▸ WORK INSTRUCTIONS
Would you copy out the following entries exactly, without any of the pictures?
EXTRACTED INFORMATION Start Marker
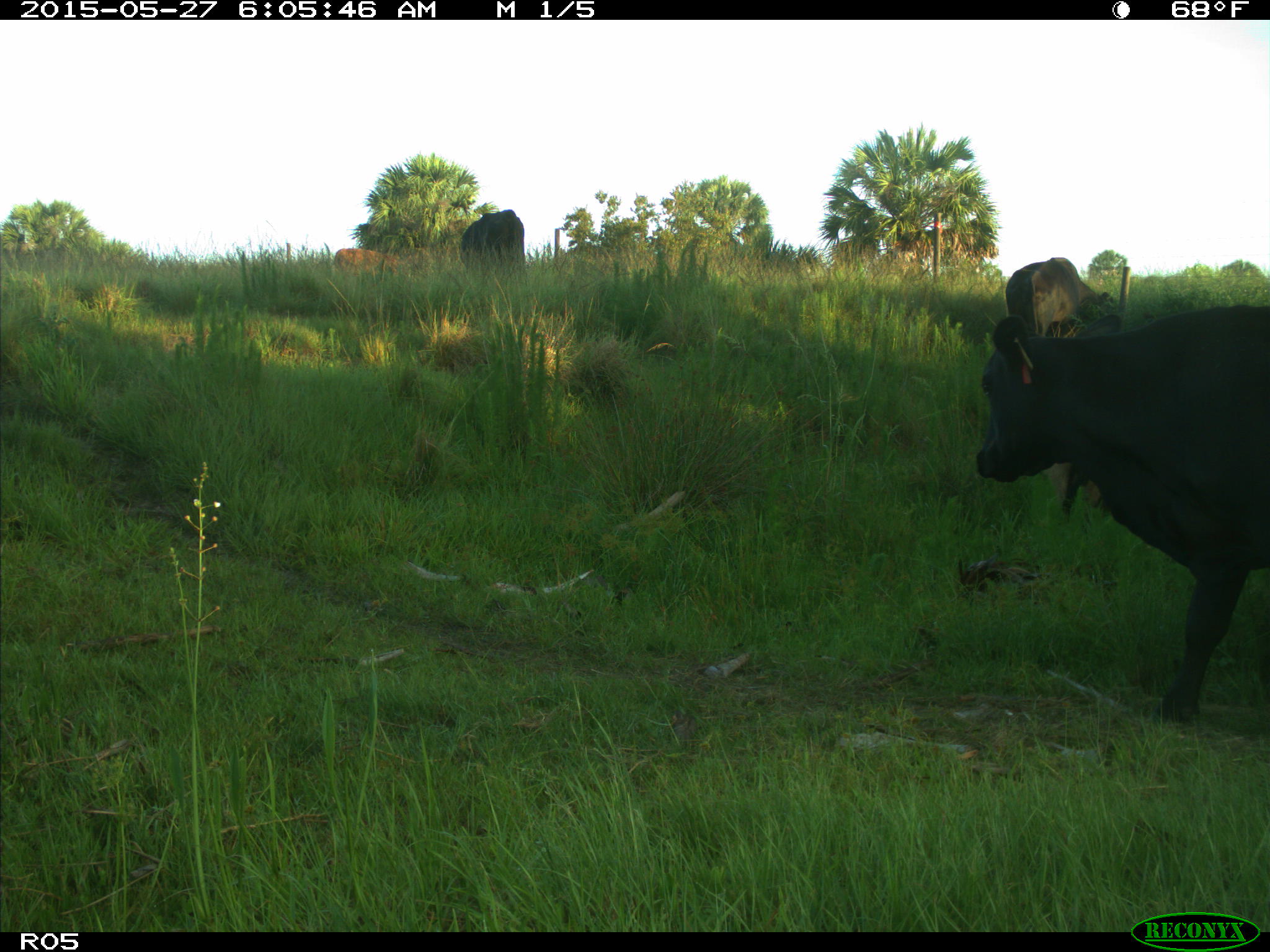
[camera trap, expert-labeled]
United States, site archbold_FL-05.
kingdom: Animalia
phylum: Chordata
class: Mammalia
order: Artiodactyla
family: Bovidae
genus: Bos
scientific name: Bos taurus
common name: domestic cow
EXTRACTED INFORMATION End Marker
▸ EXERCISE OUTPUT
[camera trap, expert-labeled]
United States, site archbold_FL-05.
kingdom: Animalia
phylum: Chordata
class: Mammalia
order: Artiodactyla
family: Bovidae
genus: Bos
scientific name: Bos taurus
common name: domestic cow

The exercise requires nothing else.